Lorsque Jean Louis Périès, le président de la cour d’assises spéciale, demande à l’enquêteur s’il sait où est cette femme. Le témoin répondu sans hésiter : « Je n’ai pas d’informations, je ne peux pas vous dire si elle est vivante ou morte. » Et, il passe à autre chose.
Fatoumata D. est morte en Syrie le 2 novembre 2017 dans une barge qui traversait l’Euphrate dans la région de Deir Ezzor, près de la frontière irakienne. À 23 ans, elle a été tuée avec son fils dans une frappe aérienne. Il s’appelait Louqman, il avait deux ans. Lorsqu’il est né en 2015, son père, Chakib Akrouh était déjà en Irak, prêt à venir semer la terreur en France. Sa mère avait fait le choix de rester au cœur de Daech. Sur l’embarcation ciblée ce jour-là, deux autres veuves noires et leurs quatre enfants. Hadjira B, la compagne de Fouad Mohamed Aggad, et Khadija D, la femme d’Ismaël Mostefai. Leurs époux ont assassiné 90 personnes au Bataclan. Le jour de leur mort, ces femmes djihadistes fuyaient encore une fois.
« J’ai encouragé mon mari à partir pour terroriser le peuple français qui a tant de sang sur les mains (…) J’envie tellement mon mari, j’aurais tellement aimé être avec lui pour sauter aussi » – Kahina E.

■ Travail à faire ■
Reproduisez en entier et mot pour mot, s’il vous plaît, l’extrait sur les femmes de djihadistes. La liste placée ensuite n’a aucun lien avec l’extrait.

■ Données brutes ■
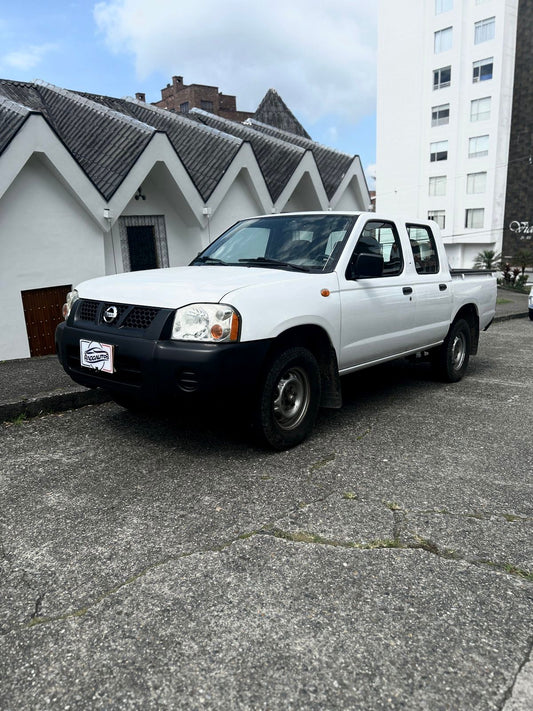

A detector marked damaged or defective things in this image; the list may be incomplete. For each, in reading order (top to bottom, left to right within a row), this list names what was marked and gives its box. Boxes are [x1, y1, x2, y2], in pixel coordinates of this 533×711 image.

cracked pavement [1, 320, 532, 708]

■ Résultat obtenu ■
Lorsque Jean Louis Périès, le président de la cour d’assises spéciale, demande à l’enquêteur s’il sait où est cette femme. Le témoin répondu sans hésiter : « Je n’ai pas d’informations, je ne peux pas vous dire si elle est vivante ou morte. » Et, il passe à autre chose.
Fatoumata D. est morte en Syrie le 2 novembre 2017 dans une barge qui traversait l’Euphrate dans la région de Deir Ezzor, près de la frontière irakienne. À 23 ans, elle a été tuée avec son fils dans une frappe aérienne. Il s’appelait Louqman, il avait deux ans. Lorsqu’il est né en 2015, son père, Chakib Akrouh était déjà en Irak, prêt à venir semer la terreur en France. Sa mère avait fait le choix de rester au cœur de Daech. Sur l’embarcation ciblée ce jour-là, deux autres veuves noires et leurs quatre enfants. Hadjira B, la compagne de Fouad Mohamed Aggad, et Khadija D, la femme d’Ismaël Mostefai. Leurs époux ont assassiné 90 personnes au Bataclan. Le jour de leur mort, ces femmes djihadistes fuyaient encore une fois.
« J’ai encouragé mon mari à partir pour terroriser le peuple français qui a tant de sang sur les mains (…) J’envie tellement mon mari, j’aurais tellement aimé être avec lui pour sauter aussi » – Kahina E.